Tuesday, 12 January 2010

Friday 8th January - Madaba to Mujib Nature Reserve

For the first time in about two months we weren’t woken by the dawn call to pray. We’re not sure if it was because we weren’t near a mosque, or due to the fact that Madaba has a high percentage of Christians, but it made a nice change.

We delayed our departure slightly to make full use of the wi-fi access by Skyping Anne’s parents (I spoke to my parents last night), but as we’re two hours ahead of the UK we had to wait until it was a reasonable hour back home. We got filled in on the snow and cold temperatures, whilst we sought shade from the morning sun.

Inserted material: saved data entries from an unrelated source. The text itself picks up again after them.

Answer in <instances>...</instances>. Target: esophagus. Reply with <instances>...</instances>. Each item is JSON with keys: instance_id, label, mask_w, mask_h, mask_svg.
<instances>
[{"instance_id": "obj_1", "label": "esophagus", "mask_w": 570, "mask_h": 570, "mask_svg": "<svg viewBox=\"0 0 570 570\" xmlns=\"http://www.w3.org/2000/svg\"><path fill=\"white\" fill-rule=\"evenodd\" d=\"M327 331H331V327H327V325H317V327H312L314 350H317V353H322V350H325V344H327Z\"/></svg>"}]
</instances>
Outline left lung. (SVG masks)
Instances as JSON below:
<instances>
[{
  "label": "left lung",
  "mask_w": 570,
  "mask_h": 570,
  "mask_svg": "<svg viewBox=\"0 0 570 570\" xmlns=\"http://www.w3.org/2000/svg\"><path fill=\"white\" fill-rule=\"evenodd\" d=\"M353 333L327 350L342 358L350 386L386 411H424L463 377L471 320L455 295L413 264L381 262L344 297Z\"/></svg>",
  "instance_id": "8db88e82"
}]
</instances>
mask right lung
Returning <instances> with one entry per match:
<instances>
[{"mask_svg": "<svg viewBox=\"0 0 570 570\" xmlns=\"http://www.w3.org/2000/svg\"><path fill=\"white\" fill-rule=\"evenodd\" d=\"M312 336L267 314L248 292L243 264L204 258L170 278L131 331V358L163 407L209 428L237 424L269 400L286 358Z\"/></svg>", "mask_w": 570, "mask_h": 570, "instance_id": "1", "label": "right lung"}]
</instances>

First stop was Mount Nebo, where Moses is said to have seen the Promised Land, which later became a pilgrimage site. Excavations of the site have revealed an early church and later monastery and basilica, with a well preserved mosaic dating from 530 AD. At least that is what the guide book said as, annoyingly, the church was closed off as they are in the process of constructing a roof (not that they have got very far). Anne was very irritated (“I want to see the impressive mosaic, I’m not fussed about the Moses stuff” - such blasphemy), although at least the views down to the Jordan Valley were fairly spectacular in way of compensation. SPOT



We took the descent down from the 800m Mount Nebo to the -388m (according to the GPS) Dead Sea fairly slowly in order to preserve the brakes as we didn’t want any repeat of the Mont Ventoux smoking incident. We hit the first army checkpoint, but after a quick passport check we were heading south along the edge of the Dead Sea (well, about 40m above the edge as the water level has been dropping since the 1950s due to diversion of the River Jordan for irrigation). The Mujib Nature Reserve is about half way down the Dead Sea’s 50km length, and we pulled in to the cluster of 15 chalets on a small headland a little after noon. It was then a quick change and down for a float in the Dead Sea. It was a rather bizarre experience feeling your legs rise up, almost forcing you onto your back due to the super buoyant nature of the water (31% salinity). You really can just lie back and float, with no effort. Swimming on the other hand is somewhat tricky, and I found doggy paddle worked best. It’s also best to try to avoid getting the water on your face as it stings the eyes and, unsurprisingly, tastes rather salty.



After a wash off we enjoyed lunch of leftover pizza from yesterday and fresh tomatoes on our veranda, with a stunning view across the Dead Sea to Israel. Walks in the nature reserve are closed this time of year, so we were forced to relax and do nothing for the rest of the afternoon; bliss (although the large number of flies which seem to plague the banks of the Dead Sea proved a nuisance).



As the afternoon progressed, the chalet next to ours became overrun with what seemed to be the extended family and friends of one of the workers at the nature reserve. We weren’t too bothered by their chatting, but when the music and drumming started we’d had enough and in a very un-English like way asked if we could move to a different chalet as we just wanted to enjoy the peace and quiet. The manager was apologetic and relocated us further down the shore, where we settled back and relaxed for the evening, with only the bats flying overhead for company.